JUNJIE99 / VISTA_Evaluation_FineTuning

Evaluation code and datasets for the ACL 2024 paper, VISTA: Visualized Text Embedding for Universal Multi-Modal Retrieval. The original code and model can be accessed at FlagEmbedding.
https://github.com/FlagOpen/FlagEmbedding/tree/master/research/visual_bge
22 stars 2 forks source link

Question about VISTA fine-tuning implementation. #8

Open kimwongyuda opened 1 month ago

kimwongyuda commented 1 month ago

I have two question for fine-tuning implementation.

  1. At VISTA_Evaluation_FineTuning/downstream_finetune_example/, when I run the code run_ds_cirr.py and load eva_clip weight from this part self.model_visual, self.preprocess_train, self.preprocess_val= create_eva_vision_and_transforms( model_name_eva, eva_pretrained_path, force_custom_clip=True) in modeling_ds_cirr.py, the missing_keys warning message occurs like below. [11-10-2024 14:13:40] INFO: incompatible_keys.missing_keys: ['visual.rope.freqs_cos', 'visual.rope.freqs_sin', 'visual.blocks.0.attn.rope.freqs_cos', 'visual.blocks.0.attn.rope.freqs_sin', 'visual.blocks.1.attn.rope.freqs_cos', 'visual.blocks.1.attn.rope.freqs_sin', 'visual.blocks.2.attn.rope.freqs_cos', 'visual.blocks.2.attn.rope.freqs_sin', 'visual.blocks.3.attn.rope.freqs_cos', 'visual.blocks.3.attn.rope.freqs_sin', 'visual.blocks.4.attn.rope.freqs_cos', 'visual.blocks.4.attn.rope.freqs_sin', 'visual.blocks.5.attn.rope.freqs_cos', 'visual.blocks.5.attn.rope.freqs_sin', 'visual.blocks.6.attn.rope.freqs_cos', 'visual.blocks.6.attn.rope.freqs_sin', 'visual.blocks.7.attn.rope.freqs_cos', 'visual.blocks.7.attn.rope.freqs_sin', 'visual.blocks.8.attn.rope.freqs_cos', 'visual.blocks.8.attn.rope.freqs_sin', 'visual.blocks.9.attn.rope.freqs_cos', 'visual.blocks.9.attn.rope.freqs_sin', 'visual.blocks.10.attn.rope.freqs_cos', 'visual.blocks.10.attn.rope.freqs_sin', 'visual.blocks.11.attn.rope.freqs_cos', 'visual.blocks.11.attn.rope.freqs_sin']

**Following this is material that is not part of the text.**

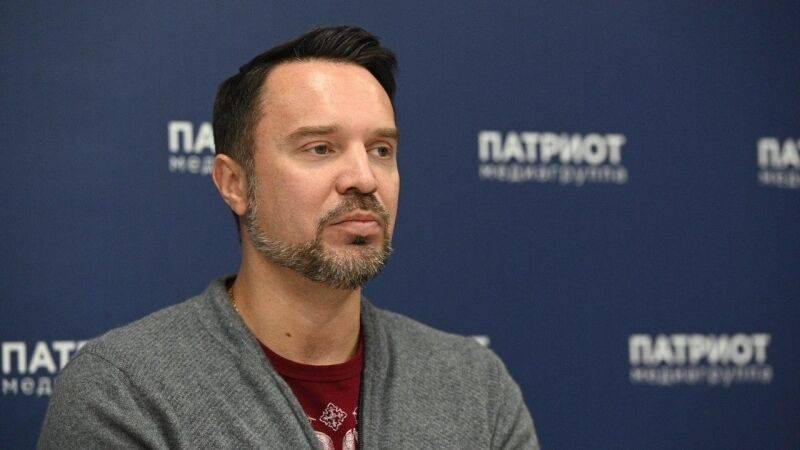 Политолог Руслан Осташко стал новым ведущим шоу «Время покажет» на Первом канале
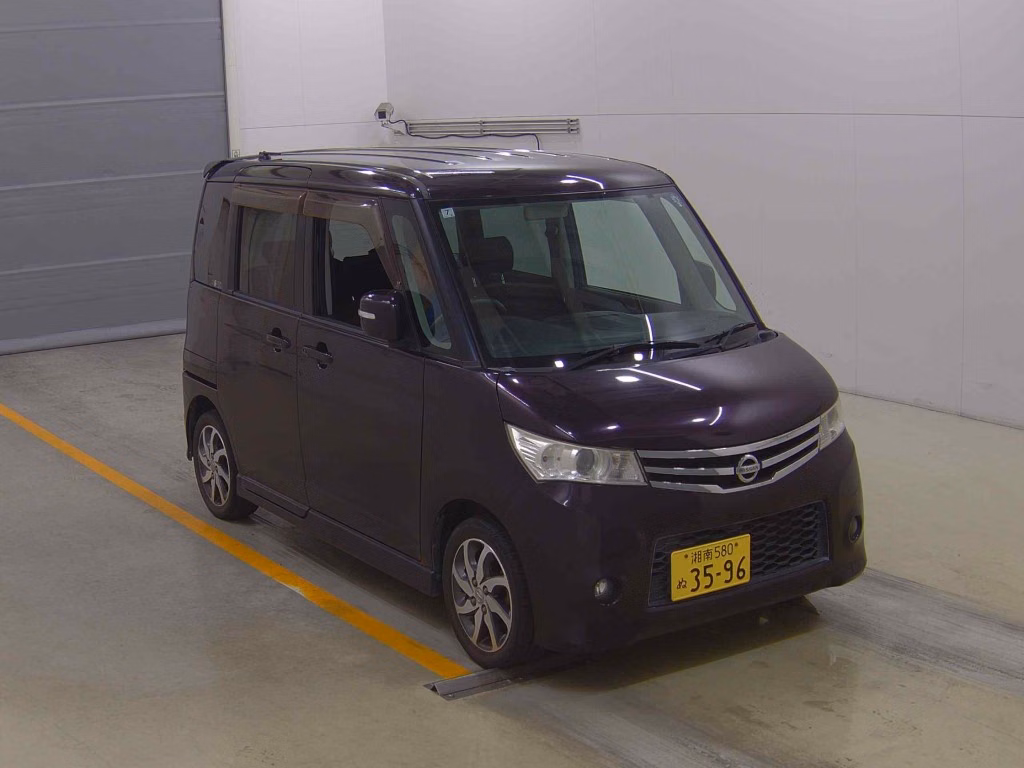 NISSAN ROOX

However, when I load eva_clip weight from VISTA_Evaluation_FineTuning/evaluation_example_webqa/BGE-base/modeling_evaluation_base.py, that message doesn't occur.

Why does the warning message occurs in the former unlike the latter?

If I fine-tune using pre-trained weight Visualized_base_en_v1.5.pth, I expect that the aforementioned issue doesn't matter because parameters of pre-trained weight fill all layers of model without gaps. Is my expectation right?

  1. In mm_encoder function in modeling_ds_cirr.py, prompt_embedding_output splits into cls_token and the rest of embedding, then final embedding is made by concatenating [cls_token, img_token_emb, the rest]. However, why did not prompt_attention mask split into like the seperation of prompt_embedding_output?

`

    cls_token = prompt_embedding_output[:, 0:1, :]
    prompt_embedding_output = prompt_embedding_output[:, 1:]

    prompt_img_embedding = torch.cat([cls_token, img_token_emb, prompt_embedding_output], dim=1)  # image-text sequence embedding

    img_attention_mask = torch.ones(batch_size, img_token_len, device=device)  
    prom_img_attention_mask = torch.cat([img_attention_mask, prompt_attention_mask], dim=1)

`

JUNJIE99 commented 1 month ago

For the first question, this message is not significant and does not affect the training or evaluation results because RoPE does not contain any learnable parameters.

For the second question, you can handle prom_img_attention_mask strictly according to prompt_embedding_output. However, the current method produces equivalent results. This is because the mask only needs to identify the padding tokens at the end, and padding only occurs in the text portion. The number of image tokens is always constant.